ここで、はじめて、肝臓にアタックします。

鍼灸の腕に自信がある方は、初めから肝臓を攻めてもかまいませんが、我々のような凡夫のやからは、肝臓を攻める前にワンクッションおきましょう。

さて、肝臓への刺鍼ですが、瞬間鍼が良いでしょう。
瞬間鍼とは「瞬間的に鍼を入れ、瞬間的に鍼を抜き去る技法」です。
鍼を鍼管に入れ、鍼の頭をかるく叩き、チョンチョンと切皮します。つぎに、鍼管をのぞき、一瞬で鍼を深刺し、1秒程度鍼をとどめたのち、鍼を一気に抜きさります。もちろん、鍼口は閉じません。

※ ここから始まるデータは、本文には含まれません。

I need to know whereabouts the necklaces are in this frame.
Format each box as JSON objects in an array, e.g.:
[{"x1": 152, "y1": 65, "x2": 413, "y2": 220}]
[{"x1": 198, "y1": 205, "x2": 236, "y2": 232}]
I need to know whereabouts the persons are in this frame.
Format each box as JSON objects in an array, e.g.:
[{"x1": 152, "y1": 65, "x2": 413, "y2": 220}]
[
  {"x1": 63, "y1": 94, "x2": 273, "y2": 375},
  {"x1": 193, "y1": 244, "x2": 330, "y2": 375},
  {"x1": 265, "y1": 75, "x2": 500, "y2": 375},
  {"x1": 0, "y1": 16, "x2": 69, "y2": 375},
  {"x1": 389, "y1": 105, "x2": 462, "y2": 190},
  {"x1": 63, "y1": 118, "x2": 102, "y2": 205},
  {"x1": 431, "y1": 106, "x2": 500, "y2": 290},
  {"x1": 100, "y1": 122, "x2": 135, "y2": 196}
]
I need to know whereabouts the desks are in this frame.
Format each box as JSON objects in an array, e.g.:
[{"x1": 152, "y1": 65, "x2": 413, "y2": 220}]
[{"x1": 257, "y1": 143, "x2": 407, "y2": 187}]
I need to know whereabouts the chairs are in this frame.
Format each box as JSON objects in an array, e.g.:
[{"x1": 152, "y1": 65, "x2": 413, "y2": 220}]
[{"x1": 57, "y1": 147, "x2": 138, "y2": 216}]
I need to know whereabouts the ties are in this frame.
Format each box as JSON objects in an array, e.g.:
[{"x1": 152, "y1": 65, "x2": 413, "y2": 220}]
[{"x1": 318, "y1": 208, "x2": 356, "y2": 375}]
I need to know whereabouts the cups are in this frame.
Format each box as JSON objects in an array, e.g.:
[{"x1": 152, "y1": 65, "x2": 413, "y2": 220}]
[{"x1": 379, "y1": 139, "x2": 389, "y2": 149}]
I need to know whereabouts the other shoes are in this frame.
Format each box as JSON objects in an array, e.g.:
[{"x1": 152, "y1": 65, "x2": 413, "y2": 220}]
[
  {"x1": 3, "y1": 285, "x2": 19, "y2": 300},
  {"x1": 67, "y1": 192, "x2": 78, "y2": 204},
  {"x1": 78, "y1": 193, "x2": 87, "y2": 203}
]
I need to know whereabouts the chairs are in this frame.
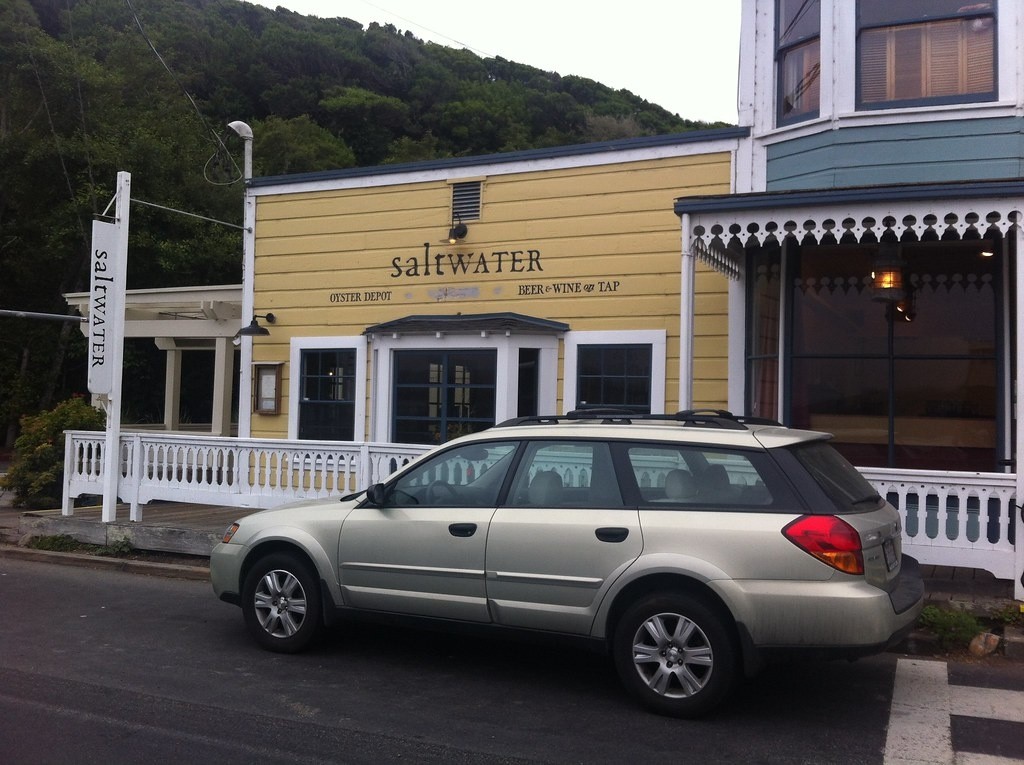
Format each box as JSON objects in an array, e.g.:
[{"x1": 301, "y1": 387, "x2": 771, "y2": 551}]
[{"x1": 525, "y1": 470, "x2": 563, "y2": 507}]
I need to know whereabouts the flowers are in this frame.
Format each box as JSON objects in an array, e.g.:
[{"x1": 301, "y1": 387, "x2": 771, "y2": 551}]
[{"x1": 433, "y1": 423, "x2": 472, "y2": 441}]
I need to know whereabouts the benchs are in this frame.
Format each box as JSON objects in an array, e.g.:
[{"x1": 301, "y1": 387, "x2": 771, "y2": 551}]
[{"x1": 648, "y1": 463, "x2": 732, "y2": 503}]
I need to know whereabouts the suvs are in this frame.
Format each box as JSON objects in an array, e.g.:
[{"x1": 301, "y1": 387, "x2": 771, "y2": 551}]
[{"x1": 209, "y1": 408, "x2": 923, "y2": 723}]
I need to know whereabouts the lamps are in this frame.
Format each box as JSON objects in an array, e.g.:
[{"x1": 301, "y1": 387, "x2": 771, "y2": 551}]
[
  {"x1": 237, "y1": 313, "x2": 276, "y2": 337},
  {"x1": 447, "y1": 212, "x2": 467, "y2": 245},
  {"x1": 869, "y1": 241, "x2": 908, "y2": 303}
]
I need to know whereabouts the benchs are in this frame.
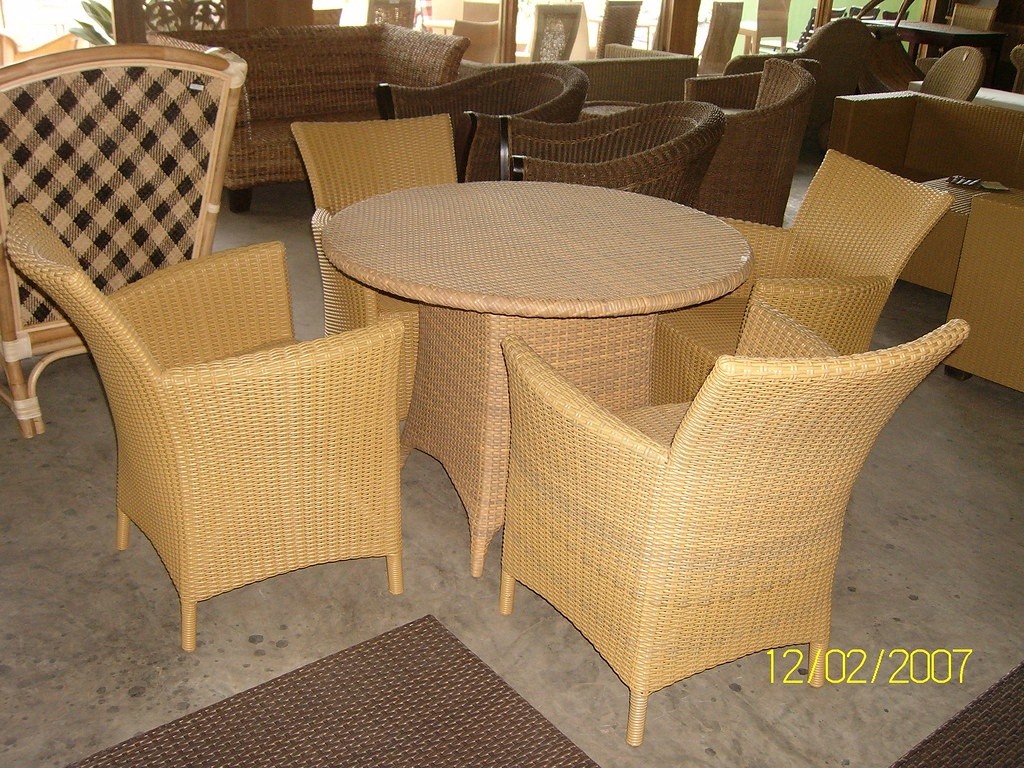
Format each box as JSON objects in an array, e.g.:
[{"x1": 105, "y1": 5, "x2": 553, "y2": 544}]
[
  {"x1": 457, "y1": 43, "x2": 700, "y2": 106},
  {"x1": 142, "y1": 23, "x2": 471, "y2": 214}
]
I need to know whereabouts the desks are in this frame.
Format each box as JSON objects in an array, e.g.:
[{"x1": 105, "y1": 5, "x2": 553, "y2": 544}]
[
  {"x1": 909, "y1": 81, "x2": 1024, "y2": 113},
  {"x1": 860, "y1": 18, "x2": 1007, "y2": 66},
  {"x1": 422, "y1": 20, "x2": 456, "y2": 34},
  {"x1": 322, "y1": 176, "x2": 754, "y2": 577}
]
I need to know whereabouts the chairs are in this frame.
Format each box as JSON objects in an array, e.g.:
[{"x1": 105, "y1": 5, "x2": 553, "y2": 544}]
[{"x1": 0, "y1": 0, "x2": 1024, "y2": 747}]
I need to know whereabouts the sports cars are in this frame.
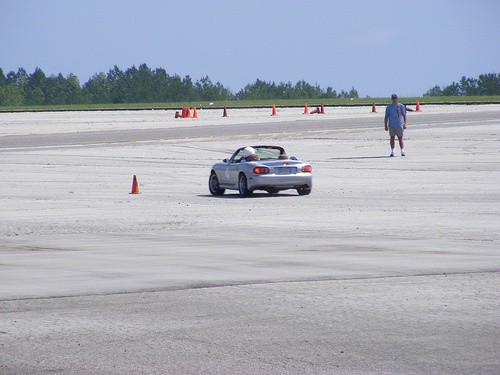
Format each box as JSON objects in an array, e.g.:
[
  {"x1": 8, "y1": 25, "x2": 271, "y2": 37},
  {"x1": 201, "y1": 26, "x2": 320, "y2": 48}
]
[{"x1": 208, "y1": 145, "x2": 313, "y2": 198}]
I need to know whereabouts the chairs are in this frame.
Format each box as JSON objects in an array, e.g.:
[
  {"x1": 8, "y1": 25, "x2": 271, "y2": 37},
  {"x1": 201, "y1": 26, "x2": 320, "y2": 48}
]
[
  {"x1": 278, "y1": 154, "x2": 288, "y2": 160},
  {"x1": 248, "y1": 155, "x2": 261, "y2": 162}
]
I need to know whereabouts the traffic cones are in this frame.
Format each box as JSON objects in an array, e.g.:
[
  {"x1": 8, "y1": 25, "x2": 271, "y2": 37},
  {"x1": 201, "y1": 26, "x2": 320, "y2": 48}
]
[
  {"x1": 271, "y1": 105, "x2": 278, "y2": 116},
  {"x1": 191, "y1": 107, "x2": 198, "y2": 118},
  {"x1": 175, "y1": 106, "x2": 193, "y2": 118},
  {"x1": 371, "y1": 102, "x2": 377, "y2": 113},
  {"x1": 129, "y1": 174, "x2": 142, "y2": 195},
  {"x1": 319, "y1": 104, "x2": 325, "y2": 115},
  {"x1": 302, "y1": 103, "x2": 310, "y2": 114},
  {"x1": 309, "y1": 107, "x2": 321, "y2": 114},
  {"x1": 414, "y1": 100, "x2": 423, "y2": 112},
  {"x1": 403, "y1": 105, "x2": 413, "y2": 112},
  {"x1": 221, "y1": 106, "x2": 228, "y2": 117}
]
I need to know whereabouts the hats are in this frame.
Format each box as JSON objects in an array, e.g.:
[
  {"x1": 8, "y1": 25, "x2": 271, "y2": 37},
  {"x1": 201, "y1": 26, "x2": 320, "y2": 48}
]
[
  {"x1": 392, "y1": 94, "x2": 398, "y2": 99},
  {"x1": 243, "y1": 147, "x2": 255, "y2": 158}
]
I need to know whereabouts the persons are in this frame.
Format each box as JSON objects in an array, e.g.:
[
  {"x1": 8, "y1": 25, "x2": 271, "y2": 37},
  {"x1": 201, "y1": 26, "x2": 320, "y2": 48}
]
[
  {"x1": 237, "y1": 147, "x2": 255, "y2": 162},
  {"x1": 385, "y1": 94, "x2": 406, "y2": 157}
]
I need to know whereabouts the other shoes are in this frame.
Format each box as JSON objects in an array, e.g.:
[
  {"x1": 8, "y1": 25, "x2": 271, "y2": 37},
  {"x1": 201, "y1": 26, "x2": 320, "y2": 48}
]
[
  {"x1": 390, "y1": 153, "x2": 394, "y2": 157},
  {"x1": 401, "y1": 152, "x2": 406, "y2": 156}
]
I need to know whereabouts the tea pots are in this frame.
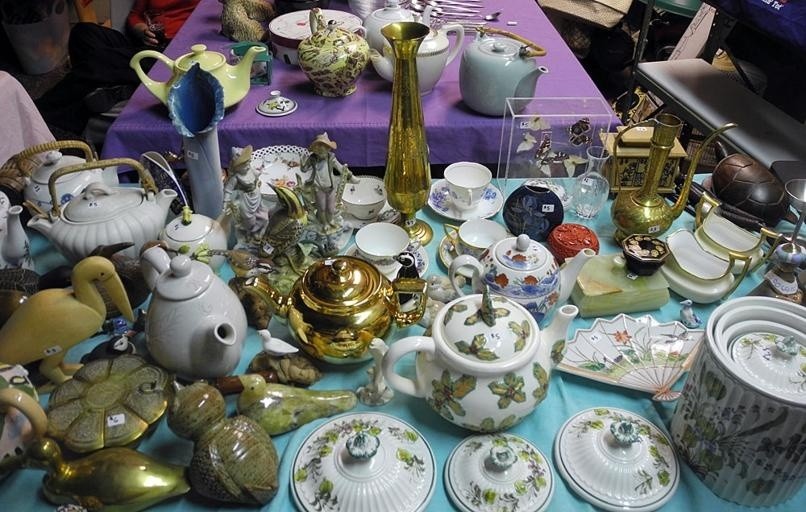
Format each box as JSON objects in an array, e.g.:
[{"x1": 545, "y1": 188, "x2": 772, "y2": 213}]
[
  {"x1": 611, "y1": 113, "x2": 740, "y2": 250},
  {"x1": 246, "y1": 259, "x2": 428, "y2": 368},
  {"x1": 2, "y1": 139, "x2": 121, "y2": 210},
  {"x1": 139, "y1": 246, "x2": 247, "y2": 385},
  {"x1": 383, "y1": 287, "x2": 580, "y2": 433},
  {"x1": 161, "y1": 207, "x2": 231, "y2": 271},
  {"x1": 26, "y1": 158, "x2": 178, "y2": 287},
  {"x1": 450, "y1": 235, "x2": 596, "y2": 323},
  {"x1": 129, "y1": 43, "x2": 265, "y2": 119},
  {"x1": 296, "y1": 0, "x2": 548, "y2": 117}
]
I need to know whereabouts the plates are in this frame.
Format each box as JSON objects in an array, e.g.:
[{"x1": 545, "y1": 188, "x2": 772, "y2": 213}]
[
  {"x1": 428, "y1": 177, "x2": 505, "y2": 223},
  {"x1": 438, "y1": 231, "x2": 481, "y2": 277},
  {"x1": 554, "y1": 311, "x2": 706, "y2": 406},
  {"x1": 341, "y1": 242, "x2": 430, "y2": 283},
  {"x1": 339, "y1": 174, "x2": 401, "y2": 230}
]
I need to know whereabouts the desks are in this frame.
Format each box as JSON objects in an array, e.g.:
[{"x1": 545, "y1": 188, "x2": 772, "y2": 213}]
[
  {"x1": 102, "y1": 0, "x2": 622, "y2": 175},
  {"x1": 0, "y1": 173, "x2": 806, "y2": 512}
]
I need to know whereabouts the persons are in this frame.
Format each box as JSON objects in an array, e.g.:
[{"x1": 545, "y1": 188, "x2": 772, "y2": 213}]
[
  {"x1": 299, "y1": 131, "x2": 360, "y2": 231},
  {"x1": 222, "y1": 144, "x2": 269, "y2": 244},
  {"x1": 67, "y1": 0, "x2": 201, "y2": 131}
]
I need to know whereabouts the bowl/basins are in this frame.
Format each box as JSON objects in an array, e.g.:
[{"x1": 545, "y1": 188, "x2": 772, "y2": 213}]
[{"x1": 267, "y1": 9, "x2": 365, "y2": 68}]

この刺法は、患者さんにもかなりの衝撃が来ますので、できれば、一発てズバッと決めたいものです。

つぎに足の経絡に鍼をします。
足のツボから、肝臓付近にある「悪いモノ」を引っ張るような気持ちで鍼をすると良いでしょう。
東洋医学独特の概念である「気」を引っ張るつもりで、手技を行います。

よく使うのはもちろん、足の厥陰経・肝経です。
足の厥陰経と臓器としての肝臓との関係は強く、経絡の中で一番関係が深いのではないかと私は思っています。
また、足の厥陰経・肝経の裏の足の少陽経・胆経も肝臓・胆のうとの関係が強く、ぜひ使いたい経絡です。

足の厥陰経・肝経なら太衝穴。
足の少陽経・胆経なら陽陵泉穴、臨泣穴などをつかいます。

ツボはあくまでも目安ですので、反応のあるツボを選びましょう。
左右のツボを使ってもかまいませんが、肝臓のある右側に反応が出ることも多いので、右側を上にした側臥位で治療すると、治療しやすいでしょう。

これでだいぶん、肝臓の状態がよくなっているはずです。
もし、まだ治療効果が出せない場合や、さらなる追い打ちをかけたい場合などは、背中(腰部)の刺鍼も良いでしょう。
肝兪穴や胆兪穴あたりを探ってみて下さい。かならず、硬くこりかたまっている筋肉を触ることがありますので、その筋肉を緩めてあげれば、肝臓の状態もよくなります。